The calculator you are using to convert from lumens to candela is giving you “mcd” (millicandela) as it’s unit which is why you are off by a factor of 1000. If you want to convert a spotlight from lumens to candela you also have to double the outer cone angle for the correct value to enter as the “apex angle” (abstrahlwinkel in the german formula you used).
Calculating like that my lights seem to match up when switching from candela to lumens, so that part of the math appears to be fine(point light:1500 lumens -> 119 candela, spot light:1000 lumens 20°cone angle -> 2639cd).
Loving these videos, in the latest video you had issues where all your metals appeared black, I too had this issue, and resolved it by increasing the brightness of the sphere reflection captures, I have no idea if this is Physically correct but might be a fix in the mean time.
yeah I tried that too…but as you see in my scene, I also have that glass statue and the reflections have the correct brightness on it. So if I multiply the reflections up, the glass will blow out. So no matter what, something seems to be broken
I watched your Broken Physical Lights episode and wanted to give it a go but couldn’t find the same HDRi from the website you mentioned. Any changes you can point me to it?
And thanks for the continuous work here.
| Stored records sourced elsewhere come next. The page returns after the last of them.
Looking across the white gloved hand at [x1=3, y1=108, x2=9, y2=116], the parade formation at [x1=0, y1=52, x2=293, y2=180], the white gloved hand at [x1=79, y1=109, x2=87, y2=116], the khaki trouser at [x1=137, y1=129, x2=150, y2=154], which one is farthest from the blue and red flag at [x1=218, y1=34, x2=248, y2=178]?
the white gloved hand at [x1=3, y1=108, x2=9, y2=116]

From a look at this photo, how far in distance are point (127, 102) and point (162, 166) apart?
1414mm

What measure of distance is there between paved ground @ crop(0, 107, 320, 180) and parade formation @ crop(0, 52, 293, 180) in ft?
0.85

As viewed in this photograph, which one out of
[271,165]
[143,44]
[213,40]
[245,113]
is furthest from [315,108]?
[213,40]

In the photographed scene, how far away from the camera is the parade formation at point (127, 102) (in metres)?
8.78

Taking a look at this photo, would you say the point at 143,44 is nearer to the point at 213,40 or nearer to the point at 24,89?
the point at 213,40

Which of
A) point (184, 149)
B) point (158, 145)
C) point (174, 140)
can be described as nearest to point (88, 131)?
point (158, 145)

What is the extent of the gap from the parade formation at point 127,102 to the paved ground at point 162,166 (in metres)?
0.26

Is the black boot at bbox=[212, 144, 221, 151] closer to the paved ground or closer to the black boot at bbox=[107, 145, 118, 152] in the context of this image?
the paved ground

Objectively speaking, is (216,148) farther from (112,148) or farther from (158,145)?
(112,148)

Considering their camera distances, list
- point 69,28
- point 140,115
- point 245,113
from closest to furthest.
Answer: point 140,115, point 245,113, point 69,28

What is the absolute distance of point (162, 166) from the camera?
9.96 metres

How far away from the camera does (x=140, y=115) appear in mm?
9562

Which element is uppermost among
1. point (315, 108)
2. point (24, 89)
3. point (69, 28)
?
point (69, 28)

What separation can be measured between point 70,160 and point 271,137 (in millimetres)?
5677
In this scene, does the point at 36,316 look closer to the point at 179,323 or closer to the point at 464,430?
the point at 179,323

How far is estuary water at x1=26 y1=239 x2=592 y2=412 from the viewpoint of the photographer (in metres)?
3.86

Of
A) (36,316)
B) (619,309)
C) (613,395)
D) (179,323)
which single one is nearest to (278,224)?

Very appreciated!
So first of all - thanks for videos I learn so much…
In a penultimate video, you say candelas does not equal to lumens if you are using the right conversion numbers
however in 4.19.2 and 4.20, I’ve got a normal light with lumens and candelas. They equal in terms of light
there’s video test by me - - YouTube
hope I don’t miss the point of that issue with light
Sorry for the long silence! I am on vacation until the end of the week and I pretty much took my time off from everything
Regarding your question though, we figured out via the comments that the converter I was using was actually doing some things wrong/I was to stupid to set it up correctly
So the units DO make sense relative to each other
is it possible to provide us with the shader of the skydome in a text file from which we can copy and paste it into the matrial editor in our own scenes? Would be really helpful
Thank you very much in advance for doing that.
First of all thank you for your tutorials, they are really super useful! I’m experimenting with skydome shader you showed us in last tutorial and I have some question -
Is there way to fix seam on sky? I debug my .exr and sphere UV. They perfectly fine. Then I started debug shader but my knowledge is not good enough so I can’t solve this problem. It would be cool if you have any solution
Thank you for the videos! I’ve learned so much, and I’ve been watching from about the start! I wanted to ask in this thread if anyone else has encountered a host of issues when trying to replicate the physical lighting set up outlined in your video. It seems as though most of the view modes break completely, many aspects of the UI vanish (such as the foliage painter, even the rotate gizmo) and as noted by another poster, metallic surfaces and reflections seem totally broken. Is this just me or is everyone experiencing this?